Decide whether each statement agrees with the article about Karen Hinkley and The Village Church, answering yes or no and quoting the article's deciding words: 1. Jordan Root was reported to the authorities. 2. The church accepted Hinkley's resignation of membership. 3. Hinkley and Root served as missionaries in South America.

**Reading passage**:
====================

Karen Hinkley, who was disciplined by The Village Church (TVC) after she annulled her marriage to Jordan Root, who had admitted viewing images of child abuse, has been reconciled to the church's leadership after a meeting on June 3 with lead pastors Matt Chandler and Josh Patterson.
However, while statements released by Hinkley and TVC both speak of a moving encounter involving repentance and forgiveness, questions about the church's strict membership covenant are likely to remain.
Hinkley's treatment by the church caused a media storm and led to a period of soul-searching by the church's leaders. She and her then husband were members of TVC and missionaries with the SIM organisation in East Asia when Root was found to be viewing child abuse images.
Root entered a "process of walking in repentance" which saw him removed from ministry and reported to the authorities. However, Hinkley was told that her move to have the marriage annulled placed her in breach of the church's membership covenant. She was also told that her resignation of membership could not be accepted while she was in breach of the covenant.

====================

**Information**:
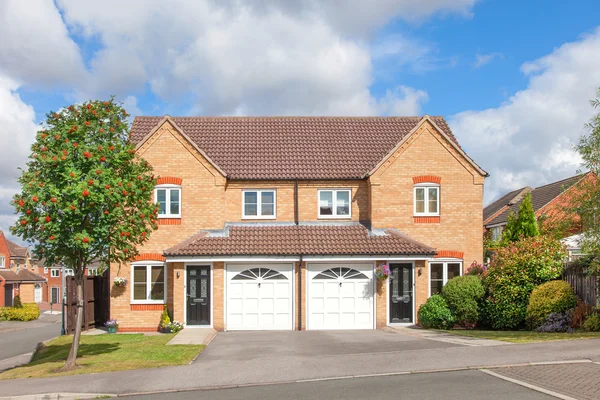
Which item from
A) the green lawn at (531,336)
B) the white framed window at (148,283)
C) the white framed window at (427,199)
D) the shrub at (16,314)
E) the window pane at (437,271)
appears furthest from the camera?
the shrub at (16,314)

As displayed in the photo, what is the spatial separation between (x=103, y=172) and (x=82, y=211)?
1077 millimetres

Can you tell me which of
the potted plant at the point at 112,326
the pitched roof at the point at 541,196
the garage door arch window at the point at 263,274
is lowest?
the potted plant at the point at 112,326

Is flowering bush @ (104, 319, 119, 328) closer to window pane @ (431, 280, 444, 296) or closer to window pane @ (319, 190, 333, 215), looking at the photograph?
window pane @ (319, 190, 333, 215)

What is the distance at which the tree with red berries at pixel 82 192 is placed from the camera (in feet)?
49.9

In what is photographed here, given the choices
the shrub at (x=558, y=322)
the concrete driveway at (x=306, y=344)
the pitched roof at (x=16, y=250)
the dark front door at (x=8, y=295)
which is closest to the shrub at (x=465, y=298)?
the concrete driveway at (x=306, y=344)

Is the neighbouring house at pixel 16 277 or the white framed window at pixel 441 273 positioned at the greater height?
the white framed window at pixel 441 273

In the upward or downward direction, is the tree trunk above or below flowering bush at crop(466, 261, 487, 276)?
below

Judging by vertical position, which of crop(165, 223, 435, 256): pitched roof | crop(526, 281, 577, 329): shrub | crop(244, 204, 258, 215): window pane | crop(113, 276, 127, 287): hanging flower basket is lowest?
crop(526, 281, 577, 329): shrub

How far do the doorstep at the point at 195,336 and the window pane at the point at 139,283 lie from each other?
9.09 ft

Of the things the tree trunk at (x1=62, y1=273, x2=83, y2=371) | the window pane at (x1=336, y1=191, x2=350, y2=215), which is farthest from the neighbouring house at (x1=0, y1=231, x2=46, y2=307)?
the tree trunk at (x1=62, y1=273, x2=83, y2=371)

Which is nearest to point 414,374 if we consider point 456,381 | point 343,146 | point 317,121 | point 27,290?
point 456,381

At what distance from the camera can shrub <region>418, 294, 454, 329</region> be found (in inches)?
903

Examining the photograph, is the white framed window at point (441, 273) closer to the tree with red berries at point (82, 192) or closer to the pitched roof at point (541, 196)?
the tree with red berries at point (82, 192)

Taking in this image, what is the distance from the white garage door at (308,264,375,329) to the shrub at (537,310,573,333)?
6.50 meters
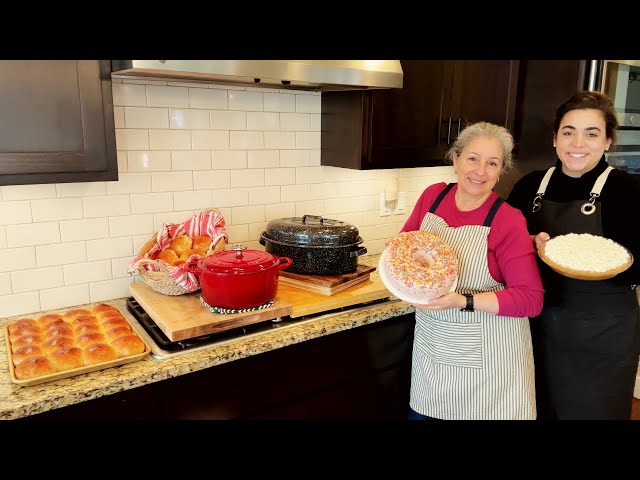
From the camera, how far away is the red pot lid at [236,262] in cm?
162

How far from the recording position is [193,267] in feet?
5.81

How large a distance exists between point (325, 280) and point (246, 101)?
82 cm

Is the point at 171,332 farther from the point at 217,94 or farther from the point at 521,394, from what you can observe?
the point at 521,394

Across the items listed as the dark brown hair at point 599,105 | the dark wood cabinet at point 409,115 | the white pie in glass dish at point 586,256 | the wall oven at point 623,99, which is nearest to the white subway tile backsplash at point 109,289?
the dark wood cabinet at point 409,115

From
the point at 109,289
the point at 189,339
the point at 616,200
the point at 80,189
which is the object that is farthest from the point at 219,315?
the point at 616,200

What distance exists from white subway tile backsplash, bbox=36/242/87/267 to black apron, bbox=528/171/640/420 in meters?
1.64

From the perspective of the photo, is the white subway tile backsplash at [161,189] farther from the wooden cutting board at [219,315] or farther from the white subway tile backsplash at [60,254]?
the wooden cutting board at [219,315]

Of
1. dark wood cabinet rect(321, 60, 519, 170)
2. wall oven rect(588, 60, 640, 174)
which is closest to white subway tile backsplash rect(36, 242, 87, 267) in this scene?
dark wood cabinet rect(321, 60, 519, 170)

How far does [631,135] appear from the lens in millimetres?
2715

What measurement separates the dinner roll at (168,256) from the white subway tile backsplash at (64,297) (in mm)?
306

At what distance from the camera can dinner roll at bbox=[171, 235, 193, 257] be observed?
6.30 ft

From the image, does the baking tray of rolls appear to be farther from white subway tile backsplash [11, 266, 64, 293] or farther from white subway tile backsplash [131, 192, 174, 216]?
white subway tile backsplash [131, 192, 174, 216]

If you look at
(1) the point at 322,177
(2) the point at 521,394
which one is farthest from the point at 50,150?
(2) the point at 521,394

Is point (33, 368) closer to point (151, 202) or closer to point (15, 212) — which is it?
point (15, 212)
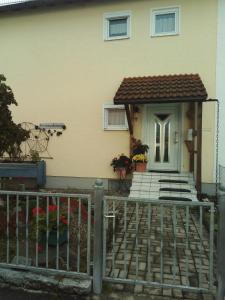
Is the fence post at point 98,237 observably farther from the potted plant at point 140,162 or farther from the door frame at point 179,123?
the door frame at point 179,123

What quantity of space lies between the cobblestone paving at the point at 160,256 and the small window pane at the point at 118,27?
627 cm

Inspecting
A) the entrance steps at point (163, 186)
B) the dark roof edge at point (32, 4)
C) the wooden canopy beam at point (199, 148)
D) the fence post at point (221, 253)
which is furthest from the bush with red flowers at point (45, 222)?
the dark roof edge at point (32, 4)

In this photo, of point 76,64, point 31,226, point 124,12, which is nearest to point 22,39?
point 76,64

====================

**Result of this exercise**:
1. Yes: "which saw him removed from ministry and reported to the authorities."
2. No: "her resignation of membership could not be accepted while she was in breach of the covenant."
3. No: "missionaries with the SIM organisation in East Asia"